Salm-Falk, gezin
De weduwe Martha Salm-Falk (in 1887 geboren in Jülich, Dld) overleefde met twee thuiswonende kinderen de jodenvervolging. Het gezin was in 1932 verhuisd van Sittard naar Oegstgeest. Vader Gustav was rijksambtenaar geweest en al in 1935 overleden.
Martha Salm werd door Sara Talboo-Lafeber, die in Oegstgeest in dezelfde straat woonde, ondergebracht bij het echtpaar Jaap en Els van Beek-Filippo in Warmond. Haar zoon Eduart (1920) zat ondergedoken in Leiden. Martha kreeg in de Hongerwinter iedere maand een extra pakket van de illegaliteit, mogelijk van het Nationaal Steunfonds.

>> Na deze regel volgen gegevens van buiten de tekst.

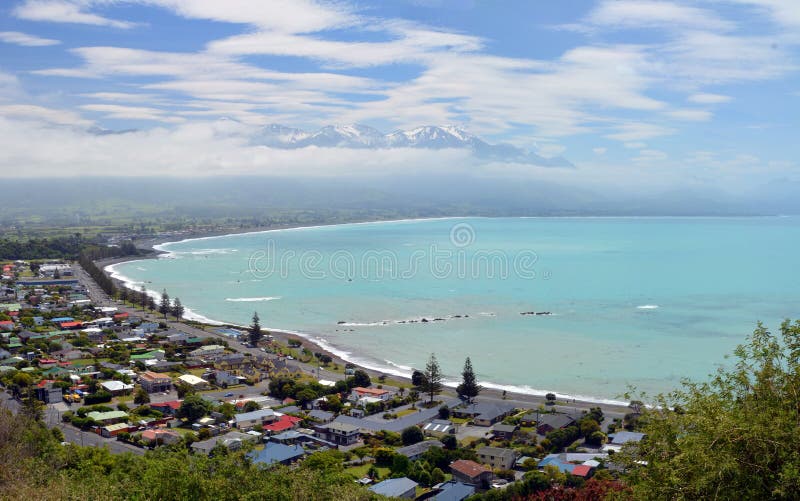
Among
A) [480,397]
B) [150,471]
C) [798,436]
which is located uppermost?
[798,436]

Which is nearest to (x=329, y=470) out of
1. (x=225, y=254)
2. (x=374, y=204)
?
(x=225, y=254)

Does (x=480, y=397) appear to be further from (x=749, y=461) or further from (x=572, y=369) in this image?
(x=749, y=461)

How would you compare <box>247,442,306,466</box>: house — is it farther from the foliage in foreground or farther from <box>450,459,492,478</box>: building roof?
<box>450,459,492,478</box>: building roof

Martha overleed in 1955. Eduart overleefde ook de de oorlog; hij overleed in 1976. De twee oudste kinderen waren al uit huis en hebben de oorlog eveneens overleefd.
Bron: Het onderduikverhaal is verteld door Els van Beek-Filippo en opgetekend door Ineke Jansen-Jonker. Het is te lezen in het boek van André van Noort en Mathieu Fannee, Warmond in de Tweede Wereldoorlog. Uitgave van het Historisch Genootschap Warmelda 2020, 24. Eerder gepubliceerd in De Hekkesluiter jaargang 8 (2011) nr. 2 en Warmondse bijdragen. Uitgave van het historisch genootschap ‘Warmelda’ 12(2015), 1-5.
Dit artikel is bijgewerkt op 6 juli 2020.